Business World Online
Posted on January 23, 2011 10:15:16 PM

TRANSMISSION RATES charged by National Grid Corporation of the Philippines (NGCP) will go down after a provisional revenue cap for the firm was approved last week by regulators.

The Energy Regulatory Commission (ERC) said that last Jan. 17 it had set a 2011 maximum annual revenue (MAR) of P46,284.78 million for the firm, which would lead to an average P2.64 cut in the transmission charge to P364.27 per kilowatt (kW).
"On [a] per grid basis, the average monthly reduction will be P2.38/kW for Luzon, P0.09/kW for Visayas and P6.61/kW for Mindanao," the ERC said in a statement issued yesterday.
The new rates will apply to NGCP’s January billing.
A company spokesman said they still had to calculate the final impact of the new transmission rates. A ERC official said consumers would start benefitting next month.
"We have yet to discuss internally how the maximum average revenues approval affects our rates," NGCP spokesman Cynthia D. Perez-Albanza said in a text message.
Francis Saturnino C. Juan, ERC executive director, told BusinessWorld: "Implementation is for this billing period so distribution utilities and end-users may feel it next month".

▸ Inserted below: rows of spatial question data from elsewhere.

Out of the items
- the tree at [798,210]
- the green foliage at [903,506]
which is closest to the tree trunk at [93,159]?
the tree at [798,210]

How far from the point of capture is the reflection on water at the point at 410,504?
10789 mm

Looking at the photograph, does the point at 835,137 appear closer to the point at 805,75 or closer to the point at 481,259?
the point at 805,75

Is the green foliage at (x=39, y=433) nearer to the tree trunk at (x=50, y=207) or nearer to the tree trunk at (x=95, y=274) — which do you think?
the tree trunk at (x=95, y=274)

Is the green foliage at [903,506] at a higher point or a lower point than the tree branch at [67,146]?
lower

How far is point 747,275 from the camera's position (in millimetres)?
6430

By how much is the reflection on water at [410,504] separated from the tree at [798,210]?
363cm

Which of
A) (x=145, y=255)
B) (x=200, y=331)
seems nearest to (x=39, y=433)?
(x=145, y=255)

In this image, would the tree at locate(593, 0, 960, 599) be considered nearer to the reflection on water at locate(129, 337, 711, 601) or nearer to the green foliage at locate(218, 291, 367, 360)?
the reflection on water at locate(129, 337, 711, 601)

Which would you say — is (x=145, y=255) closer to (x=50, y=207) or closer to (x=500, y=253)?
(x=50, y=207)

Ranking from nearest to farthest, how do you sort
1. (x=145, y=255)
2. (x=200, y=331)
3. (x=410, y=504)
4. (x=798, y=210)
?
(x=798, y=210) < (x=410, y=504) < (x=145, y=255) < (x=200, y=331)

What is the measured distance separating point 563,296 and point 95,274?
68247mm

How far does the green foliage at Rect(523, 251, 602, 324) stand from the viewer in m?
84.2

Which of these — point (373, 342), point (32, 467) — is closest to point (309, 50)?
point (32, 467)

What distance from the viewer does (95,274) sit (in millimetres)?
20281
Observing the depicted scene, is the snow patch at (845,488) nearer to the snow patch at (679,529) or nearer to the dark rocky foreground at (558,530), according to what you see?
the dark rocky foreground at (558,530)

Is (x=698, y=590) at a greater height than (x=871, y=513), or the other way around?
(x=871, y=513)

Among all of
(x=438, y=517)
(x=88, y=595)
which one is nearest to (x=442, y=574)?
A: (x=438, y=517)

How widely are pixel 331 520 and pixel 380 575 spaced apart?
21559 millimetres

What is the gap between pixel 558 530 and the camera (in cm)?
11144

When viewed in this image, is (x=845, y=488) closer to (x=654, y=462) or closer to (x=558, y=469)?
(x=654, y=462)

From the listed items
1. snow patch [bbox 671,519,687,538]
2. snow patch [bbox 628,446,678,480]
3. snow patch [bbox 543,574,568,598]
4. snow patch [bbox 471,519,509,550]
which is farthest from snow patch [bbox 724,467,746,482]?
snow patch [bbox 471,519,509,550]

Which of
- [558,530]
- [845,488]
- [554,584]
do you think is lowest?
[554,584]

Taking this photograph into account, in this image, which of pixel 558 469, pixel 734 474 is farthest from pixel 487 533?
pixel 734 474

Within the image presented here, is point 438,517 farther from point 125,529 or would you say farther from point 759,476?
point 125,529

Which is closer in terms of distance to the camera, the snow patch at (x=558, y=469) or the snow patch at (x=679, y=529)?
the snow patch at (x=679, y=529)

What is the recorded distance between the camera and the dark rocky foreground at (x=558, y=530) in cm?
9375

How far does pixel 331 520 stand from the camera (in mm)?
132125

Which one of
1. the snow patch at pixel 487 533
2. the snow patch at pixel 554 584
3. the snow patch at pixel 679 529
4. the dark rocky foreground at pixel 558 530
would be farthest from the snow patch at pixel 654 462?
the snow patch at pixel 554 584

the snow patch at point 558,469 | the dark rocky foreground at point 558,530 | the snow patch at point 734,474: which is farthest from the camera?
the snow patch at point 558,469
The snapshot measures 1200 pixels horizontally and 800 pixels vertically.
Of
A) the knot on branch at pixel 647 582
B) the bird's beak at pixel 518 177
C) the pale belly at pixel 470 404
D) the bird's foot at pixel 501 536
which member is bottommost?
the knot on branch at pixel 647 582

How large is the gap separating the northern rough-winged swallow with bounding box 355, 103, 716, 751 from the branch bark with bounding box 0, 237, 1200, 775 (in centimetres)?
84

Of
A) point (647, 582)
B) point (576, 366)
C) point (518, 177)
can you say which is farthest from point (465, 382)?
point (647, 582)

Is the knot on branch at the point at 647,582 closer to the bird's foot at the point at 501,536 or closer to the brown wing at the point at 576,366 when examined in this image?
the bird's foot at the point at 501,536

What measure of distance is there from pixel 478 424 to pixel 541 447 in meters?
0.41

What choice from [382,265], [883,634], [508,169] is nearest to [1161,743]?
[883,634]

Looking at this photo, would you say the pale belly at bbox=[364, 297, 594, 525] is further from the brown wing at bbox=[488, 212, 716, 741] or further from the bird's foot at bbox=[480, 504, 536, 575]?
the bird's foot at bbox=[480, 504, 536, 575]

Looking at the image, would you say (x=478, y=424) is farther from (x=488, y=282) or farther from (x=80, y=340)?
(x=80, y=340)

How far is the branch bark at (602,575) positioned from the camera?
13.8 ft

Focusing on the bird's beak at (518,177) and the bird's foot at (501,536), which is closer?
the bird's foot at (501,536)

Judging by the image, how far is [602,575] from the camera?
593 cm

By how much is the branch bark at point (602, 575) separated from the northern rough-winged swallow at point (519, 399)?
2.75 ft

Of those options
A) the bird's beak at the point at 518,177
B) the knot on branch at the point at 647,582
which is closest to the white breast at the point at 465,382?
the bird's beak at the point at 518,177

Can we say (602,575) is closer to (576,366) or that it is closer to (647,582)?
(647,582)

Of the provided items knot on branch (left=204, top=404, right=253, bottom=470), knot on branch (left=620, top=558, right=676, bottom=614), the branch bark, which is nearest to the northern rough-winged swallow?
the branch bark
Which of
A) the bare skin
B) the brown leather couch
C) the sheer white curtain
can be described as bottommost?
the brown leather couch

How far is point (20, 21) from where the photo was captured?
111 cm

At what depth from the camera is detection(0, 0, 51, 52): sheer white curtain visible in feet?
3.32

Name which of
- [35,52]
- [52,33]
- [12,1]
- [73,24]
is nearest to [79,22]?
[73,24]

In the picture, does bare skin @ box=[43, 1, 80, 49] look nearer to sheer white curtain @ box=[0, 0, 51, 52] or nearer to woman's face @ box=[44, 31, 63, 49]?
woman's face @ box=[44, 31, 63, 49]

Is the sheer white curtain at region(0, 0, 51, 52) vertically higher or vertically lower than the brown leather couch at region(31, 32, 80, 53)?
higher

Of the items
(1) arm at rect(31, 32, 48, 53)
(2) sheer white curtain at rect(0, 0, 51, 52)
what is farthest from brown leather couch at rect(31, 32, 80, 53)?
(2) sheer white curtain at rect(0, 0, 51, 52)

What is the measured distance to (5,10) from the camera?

He was quoted as saying in the ERC statement that "the performance-based regulation scheme adopted for the transmission sector is beginning to reflect a favorable impact in terms of price on electricity consumers..."
NGCP last December filed its MAR application for 2011, which the ERC said was based on November’s final determination of ceilings for the third regulatory period covering 2011 to 2015.
The provisional cap approved last week will still be subject to public hearings, the ERC said.
NGCP took over operations of the country’s electricity grid from National Transmission Corp. in 2008. The firm was formed after the government sold a 25-year license for $3.95 billion to a consortium led by the State Grid Corporation of China.